◆ Exercise description ◆
All of the data should be reproduced word for word, though its pictures must be omitted.
[Opening Data shown section]
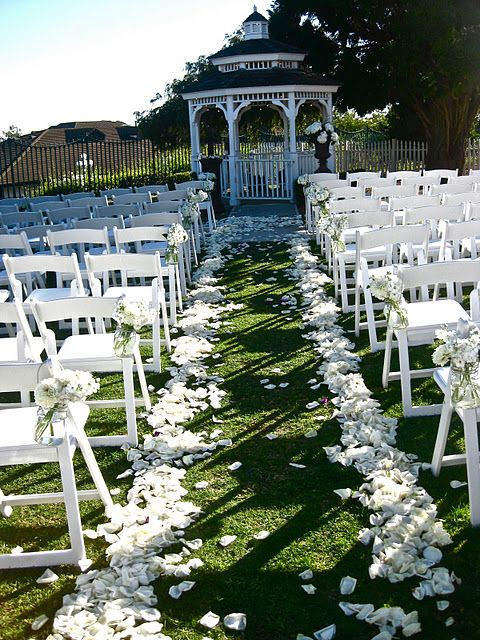 possible wedding location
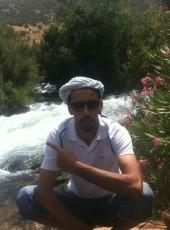 itry, 40, Morocco, Meknes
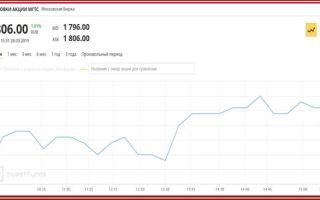 Дивиденды Ростелеком 2020: размер и дата ближайшей выплаты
[Closing Data shown section]
◆ Answer space ◆
 possible wedding location
 itry, 40, Morocco, Meknes
 Дивиденды Ростелеком 2020: размер и дата ближайшей выплаты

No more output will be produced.